---------- Document extract

Debating Puritans on forced contributions for ministers: Williams was asked, "Is not the laborer worthy
of his hire?"
He answered, "Yes, from them that hire him, from the church."
Williams taught that
religious liberty is for everybody, including non-believers. He preached,
"Persons may with less sin be forced to marry whom they cannot love, than
to worship when they cannot believe."
Some
Baptists eventually moved to Virginia,
only to meet persecution there. Yet even in suffering they drew great minds to
their issues. Among those who defended Virginia's
Baptists were James Madison and Thomas Jefferson. The same Jefferson would
later write the Declaration of Independence, and Madison would write the American
Constitution.
In
1787 twelve states accepted the constitution; one did not. The one hold-out was
the smallest and weakest of them all, Rhode
Island; and the issue was religious liberty.
The
Rhode Island delegation pled, "That religion, or the duty which we owe to
our Creator, and the manner of discharging it, can be directed only by reason
and conviction, and not by force or violence, and therefore all men have an
equal, natural, and unalienable right to the free exercise of religion,
according to the dictates of conscience, and that no particular religious sect
or society ought to be favoured, or established by law in preference to
others."

--------------------
---------- Entries shown

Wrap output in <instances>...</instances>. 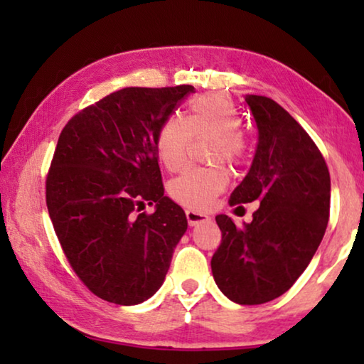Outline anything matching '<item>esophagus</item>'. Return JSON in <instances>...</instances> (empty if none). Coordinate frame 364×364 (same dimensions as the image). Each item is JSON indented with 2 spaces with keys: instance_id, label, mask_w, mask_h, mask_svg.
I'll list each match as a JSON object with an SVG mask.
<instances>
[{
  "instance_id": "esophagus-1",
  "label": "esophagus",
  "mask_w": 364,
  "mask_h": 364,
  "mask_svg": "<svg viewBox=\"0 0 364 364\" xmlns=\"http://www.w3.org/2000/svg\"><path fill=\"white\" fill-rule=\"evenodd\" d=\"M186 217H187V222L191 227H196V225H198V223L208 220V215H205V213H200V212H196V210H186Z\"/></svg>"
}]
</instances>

--------------------
---------- Entries shown

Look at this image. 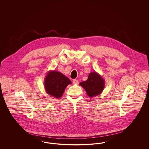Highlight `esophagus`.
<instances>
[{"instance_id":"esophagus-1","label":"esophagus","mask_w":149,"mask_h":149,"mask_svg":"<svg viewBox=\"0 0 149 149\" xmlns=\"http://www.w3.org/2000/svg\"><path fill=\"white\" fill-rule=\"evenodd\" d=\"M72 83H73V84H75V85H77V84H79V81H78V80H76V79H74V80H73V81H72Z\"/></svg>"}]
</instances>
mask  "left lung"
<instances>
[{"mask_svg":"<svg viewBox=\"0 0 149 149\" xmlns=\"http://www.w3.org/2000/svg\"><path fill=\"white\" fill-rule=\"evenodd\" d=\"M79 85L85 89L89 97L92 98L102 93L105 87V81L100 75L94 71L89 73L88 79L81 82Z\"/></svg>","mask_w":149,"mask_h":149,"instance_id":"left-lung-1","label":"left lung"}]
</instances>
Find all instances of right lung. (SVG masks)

--------------------
---------- Entries shown

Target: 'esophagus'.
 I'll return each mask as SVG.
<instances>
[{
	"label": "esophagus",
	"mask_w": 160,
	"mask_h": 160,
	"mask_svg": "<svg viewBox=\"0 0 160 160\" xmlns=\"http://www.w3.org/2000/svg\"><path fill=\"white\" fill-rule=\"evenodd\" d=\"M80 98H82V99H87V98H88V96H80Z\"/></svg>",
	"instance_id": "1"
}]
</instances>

--------------------

Goal: List every individual person named in the passage on religious liberty. These entries have no connection to the passage on religious liberty.

Full answer: Williams, James Madison, Thomas Jefferson